Today, the digital information age is driving a second revolution in STM publishing. The volume of information generated by science has mushroomed and its structure become more complex, there is a compelling need for data sharing and re-use, and traditional methods of quality control such as peer-review are broken. The question is, “Are the conventional STM players up to this new challenge?”
Journals are just one of the peaks in the information mountain range confronting today’s researchers. Two recent reports sponsored by the JISC and RIN have highlighted the immense amount of time scientists spend searching for and using information. Not surprisingly, the information gathering activity of a single researcher will take them to several different data resources during the course of a working day, requiring the user to learn the intricacies of several different interfaces and systems of nomenclature.

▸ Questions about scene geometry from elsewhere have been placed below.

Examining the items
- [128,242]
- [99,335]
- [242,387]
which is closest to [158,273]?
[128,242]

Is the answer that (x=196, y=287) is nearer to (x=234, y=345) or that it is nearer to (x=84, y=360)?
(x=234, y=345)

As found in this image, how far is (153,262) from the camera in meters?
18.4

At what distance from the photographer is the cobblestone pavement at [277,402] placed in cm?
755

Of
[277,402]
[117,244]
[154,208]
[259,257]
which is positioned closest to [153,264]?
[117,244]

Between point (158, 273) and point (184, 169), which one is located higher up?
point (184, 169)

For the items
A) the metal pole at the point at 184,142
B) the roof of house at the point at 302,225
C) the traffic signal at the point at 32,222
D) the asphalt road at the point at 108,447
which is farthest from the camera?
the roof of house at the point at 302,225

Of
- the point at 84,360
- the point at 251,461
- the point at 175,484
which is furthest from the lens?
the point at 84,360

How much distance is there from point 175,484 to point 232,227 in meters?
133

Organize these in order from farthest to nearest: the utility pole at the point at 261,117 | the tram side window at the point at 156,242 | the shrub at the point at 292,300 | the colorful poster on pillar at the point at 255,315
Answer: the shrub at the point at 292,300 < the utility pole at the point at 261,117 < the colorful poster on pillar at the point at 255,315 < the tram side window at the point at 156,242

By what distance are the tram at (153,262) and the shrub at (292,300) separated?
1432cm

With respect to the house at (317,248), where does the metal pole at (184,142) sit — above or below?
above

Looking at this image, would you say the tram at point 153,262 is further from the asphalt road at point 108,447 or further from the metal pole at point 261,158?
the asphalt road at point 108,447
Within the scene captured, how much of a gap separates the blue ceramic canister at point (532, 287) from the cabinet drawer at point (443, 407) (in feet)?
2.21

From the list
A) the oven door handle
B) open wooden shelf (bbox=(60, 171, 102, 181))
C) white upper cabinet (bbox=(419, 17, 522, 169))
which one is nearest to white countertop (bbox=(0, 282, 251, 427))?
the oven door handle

Taking biomedicine as an example, a plethora of “-omic” databases such as Ensembl, Genbank and Uniprot must be regularly consulted. Centres such as NCBI, EBI and KEGG began life as sources of data consensus for the biomedical community, but now house interactive models of entire genomes (see for example the UCSC Genome Browser), while companies such as Genego and Ingenuity publish simulations of networks of protein and gene interactions. The scientific article increasingly becomes, at best, a simple annotation linked to these virtual models of how biological systems function, or how clinical decisions are made.
The public’s perception of scientific progress is of a sequence of “breakthroughs” reported by “vanity” journals such as Nature, Science and The Lancet. But the truth is that, if it could be sketched on a sheet of paper, progress would often look more like a random movement than a perfect straight line. Indeed, it has been argued that the results of most published biomedical research are wrong or biased, that not publishing original datasets, as well as negative or confirmatory findings, makes it impossible to weigh evidence effectively, and that the peer review process contributes little to the assessment of the true value of a piece of research.
So my point is that STM publishing has moved from being part of the solution to making content available, to being part of the problem of making it useful and realising its full value for the tax payer. And herein lies the commercial opportunity. There is a huge amount of work needed to reintegrate these huge volumes of data and information being created by modern research technologies.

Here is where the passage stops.